→ **Text**:
# FInding a transition matrix

• July 13th 2008, 04:53 PM
FInding a transition matrix
I know how to do this when the identity matrix is involved but not otherwise. For example can I get a step-by-step process of how this is done:

Let B = [u1, u2] and B' = [v1, v2] in R2 where
u1 = [ 2 3] u2 = [ 4 -1] v1 = [ 1 3] v2 = [-1 -1]

a) Find transition matrix from B' to B
and
b) Find transition matrix from B to B'
• July 13th 2008, 05:33 PM
TheEmptySet
Quote:

I know how to do this when the identity matrix is involved but not otherwise. For example can I get a step-by-step process of how this is done:

Let B = [u1, u2] and B' = [v1, v2] in R2 where
u1 = [ 2 3] u2 = [ 4 -1] v1 = [ 1 3] v2 = [-1 -1]

a) Find transition matrix from B' to B
and
b) Find transition matrix from B to B'

We need to solve the system for a,b,c,d

$v_1=au_1+bu_2 \mbox{ and } v_2=cu_1+du_2$

or in matrix form we get

$\begin{bmatrix}
2 && 4 && 1 \\
3 && -1 && 3 \end{bmatrix}$
and $\begin{bmatrix}
2 && 4 && -1 \\
3 && -1 && -1 \end{bmatrix}$

$a=\frac{13}{14},b=-\frac{3}{14},c=-\frac{5}{14},d=-\frac{1}{14}$

So the transition matrix from B' to B is

$\begin{bmatrix} a && c \\ b && d \end{bmatrix}= \begin{bmatrix} \frac{13}{14} && -\frac{3}{14} \\ -\frac{5}{14} && -\frac{1}{14} \end{bmatrix}$

To find the transition from B to B' reverse the roles of u and v or find the inverse of the matrix above.

I hope this helps. Good luck.

→ **Required task A**:
Write out the records again, starting at the line that contains "In the list" and ending at the last line of the records. Switch "scene" to "view" and leave everything else unchanged.

(Records taken from a collection)

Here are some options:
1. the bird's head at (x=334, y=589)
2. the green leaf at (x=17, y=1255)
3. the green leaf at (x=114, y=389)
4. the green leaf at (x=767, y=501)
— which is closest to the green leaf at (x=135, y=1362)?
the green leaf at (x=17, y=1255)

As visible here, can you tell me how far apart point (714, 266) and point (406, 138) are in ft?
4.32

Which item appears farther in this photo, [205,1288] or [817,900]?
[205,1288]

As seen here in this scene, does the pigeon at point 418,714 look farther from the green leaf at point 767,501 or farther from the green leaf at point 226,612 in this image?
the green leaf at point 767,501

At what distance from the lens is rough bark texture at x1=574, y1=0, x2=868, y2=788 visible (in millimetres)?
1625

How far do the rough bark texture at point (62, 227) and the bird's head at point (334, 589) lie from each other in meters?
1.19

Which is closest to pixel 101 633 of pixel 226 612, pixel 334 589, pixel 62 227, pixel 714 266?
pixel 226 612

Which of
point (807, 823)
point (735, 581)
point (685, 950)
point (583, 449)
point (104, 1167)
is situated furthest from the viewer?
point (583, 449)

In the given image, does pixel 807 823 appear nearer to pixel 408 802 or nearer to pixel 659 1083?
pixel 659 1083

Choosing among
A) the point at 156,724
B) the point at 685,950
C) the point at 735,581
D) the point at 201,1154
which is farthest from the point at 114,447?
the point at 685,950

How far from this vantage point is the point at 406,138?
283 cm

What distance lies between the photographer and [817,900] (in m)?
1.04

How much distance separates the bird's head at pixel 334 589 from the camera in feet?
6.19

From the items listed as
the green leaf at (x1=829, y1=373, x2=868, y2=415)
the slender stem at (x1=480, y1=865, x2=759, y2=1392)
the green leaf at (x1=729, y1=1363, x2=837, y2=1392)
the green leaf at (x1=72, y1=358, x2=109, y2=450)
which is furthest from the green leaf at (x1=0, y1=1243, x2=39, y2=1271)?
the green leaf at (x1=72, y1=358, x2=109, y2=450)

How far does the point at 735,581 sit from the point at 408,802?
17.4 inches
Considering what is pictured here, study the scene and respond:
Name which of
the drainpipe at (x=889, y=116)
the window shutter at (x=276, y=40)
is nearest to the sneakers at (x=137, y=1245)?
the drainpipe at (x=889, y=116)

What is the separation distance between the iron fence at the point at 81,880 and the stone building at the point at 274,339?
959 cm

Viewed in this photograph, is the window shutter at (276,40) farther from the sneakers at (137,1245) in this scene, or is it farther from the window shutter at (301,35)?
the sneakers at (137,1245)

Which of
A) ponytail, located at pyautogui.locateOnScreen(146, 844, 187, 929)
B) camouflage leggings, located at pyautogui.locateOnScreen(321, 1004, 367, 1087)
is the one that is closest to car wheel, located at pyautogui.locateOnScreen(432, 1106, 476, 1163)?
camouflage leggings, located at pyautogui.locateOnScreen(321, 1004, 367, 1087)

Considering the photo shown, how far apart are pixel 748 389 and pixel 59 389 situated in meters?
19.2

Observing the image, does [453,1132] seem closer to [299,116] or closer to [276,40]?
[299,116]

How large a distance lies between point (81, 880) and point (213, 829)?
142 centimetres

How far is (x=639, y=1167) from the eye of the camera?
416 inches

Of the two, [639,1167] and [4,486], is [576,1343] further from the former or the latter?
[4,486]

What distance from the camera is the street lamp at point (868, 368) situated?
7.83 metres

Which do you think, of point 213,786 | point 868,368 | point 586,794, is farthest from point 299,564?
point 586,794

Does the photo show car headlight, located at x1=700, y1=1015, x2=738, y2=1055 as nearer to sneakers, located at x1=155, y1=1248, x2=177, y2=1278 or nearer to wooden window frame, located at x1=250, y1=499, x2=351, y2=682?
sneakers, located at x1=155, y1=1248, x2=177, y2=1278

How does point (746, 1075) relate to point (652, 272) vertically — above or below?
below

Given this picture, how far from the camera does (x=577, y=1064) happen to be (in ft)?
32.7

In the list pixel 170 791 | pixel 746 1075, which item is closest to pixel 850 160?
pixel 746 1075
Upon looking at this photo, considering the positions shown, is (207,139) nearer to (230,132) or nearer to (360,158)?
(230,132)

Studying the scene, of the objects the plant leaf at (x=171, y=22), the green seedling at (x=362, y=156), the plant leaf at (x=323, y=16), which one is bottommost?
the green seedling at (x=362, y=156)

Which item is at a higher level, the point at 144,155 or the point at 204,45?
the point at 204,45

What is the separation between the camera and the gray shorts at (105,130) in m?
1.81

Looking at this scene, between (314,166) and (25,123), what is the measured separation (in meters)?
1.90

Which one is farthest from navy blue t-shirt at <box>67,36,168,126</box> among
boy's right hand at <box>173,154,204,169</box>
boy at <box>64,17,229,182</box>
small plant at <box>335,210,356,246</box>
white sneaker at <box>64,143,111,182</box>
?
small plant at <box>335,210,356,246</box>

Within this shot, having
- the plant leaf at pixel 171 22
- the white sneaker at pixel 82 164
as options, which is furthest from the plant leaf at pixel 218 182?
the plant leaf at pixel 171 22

→ **Required task B**:
In the transition matrix thread, name every vector that is defined and give its entries.

→ **Response A**:
In the list pixel 170 791 | pixel 746 1075, which item is closest to pixel 850 160?
pixel 746 1075
Upon looking at this photo, considering the positions shown, is (207,139) nearer to (230,132) or nearer to (360,158)?
(230,132)

Studying the view, of the objects the plant leaf at (x=171, y=22), the green seedling at (x=362, y=156), the plant leaf at (x=323, y=16), which one is bottommost?
the green seedling at (x=362, y=156)

Which item is at a higher level, the point at 144,155 or the point at 204,45?
the point at 204,45

What is the separation between the camera and the gray shorts at (105,130) in m?
1.81

Looking at this view, between (314,166) and (25,123), what is the measured separation (in meters)?
1.90

Which one is farthest from navy blue t-shirt at <box>67,36,168,126</box> among
boy's right hand at <box>173,154,204,169</box>
boy at <box>64,17,229,182</box>
small plant at <box>335,210,356,246</box>
white sneaker at <box>64,143,111,182</box>
?
small plant at <box>335,210,356,246</box>

Within this shot, having
- the plant leaf at pixel 171 22
- the white sneaker at pixel 82 164
as options, which is furthest from the plant leaf at pixel 218 182?
the plant leaf at pixel 171 22

→ **Response B**:
u1 = [2 3]
u2 = [4 -1]
v1 = [1 3]
v2 = [-1 -1]